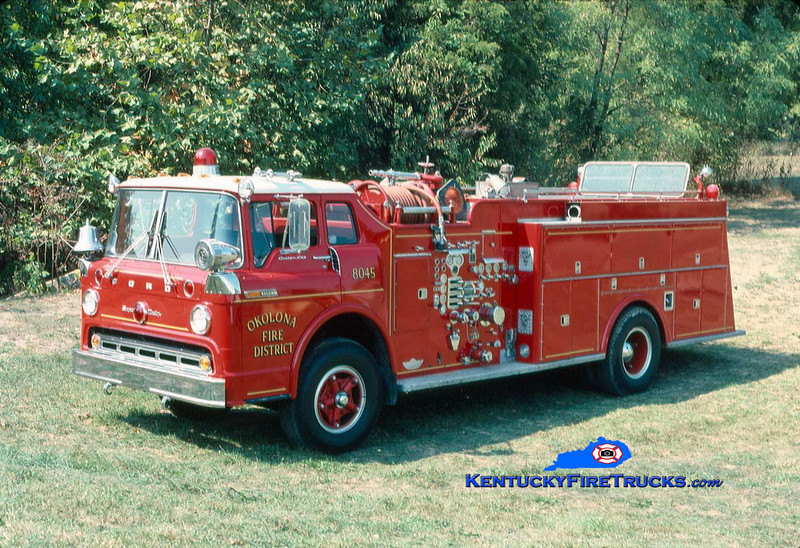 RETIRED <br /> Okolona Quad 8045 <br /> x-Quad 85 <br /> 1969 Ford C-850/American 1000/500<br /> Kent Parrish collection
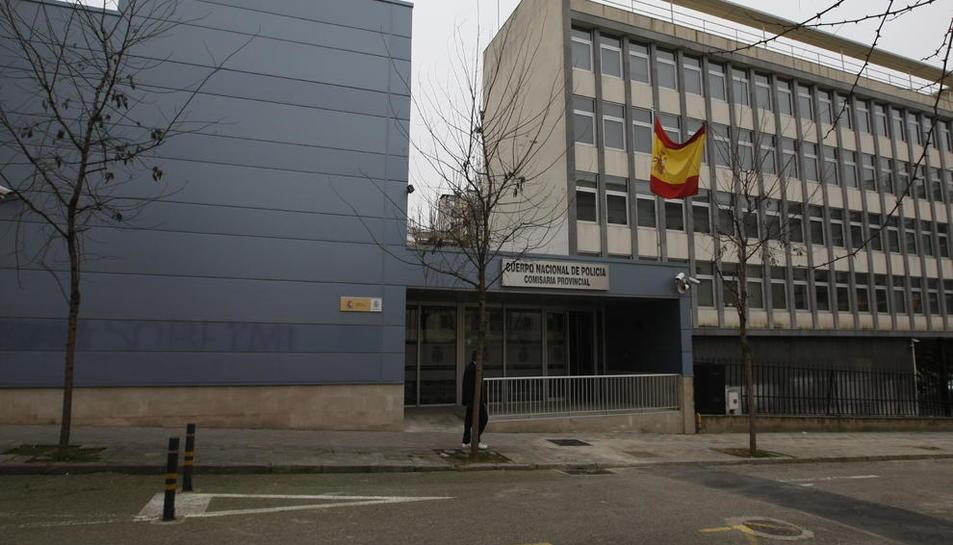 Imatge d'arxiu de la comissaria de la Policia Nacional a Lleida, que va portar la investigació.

*****

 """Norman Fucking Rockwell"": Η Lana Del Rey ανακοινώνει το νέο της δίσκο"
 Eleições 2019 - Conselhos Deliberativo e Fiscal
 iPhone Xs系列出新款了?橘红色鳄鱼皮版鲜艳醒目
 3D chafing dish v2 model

*****

What you will do
Give back exactly, and solely, the section of the data above bounded by the line containing "RETIRED <br />" and the line containing "Imatge d'arxiu de", both bounding lines included and pictures omitted.

Expected output
 RETIRED <br /> Okolona Quad 8045 <br /> x-Quad 85 <br /> 1969 Ford C-850/American 1000/500<br /> Kent Parrish collection
 Imatge d'arxiu de la comissaria de la Policia Nacional a Lleida, que va portar la investigació.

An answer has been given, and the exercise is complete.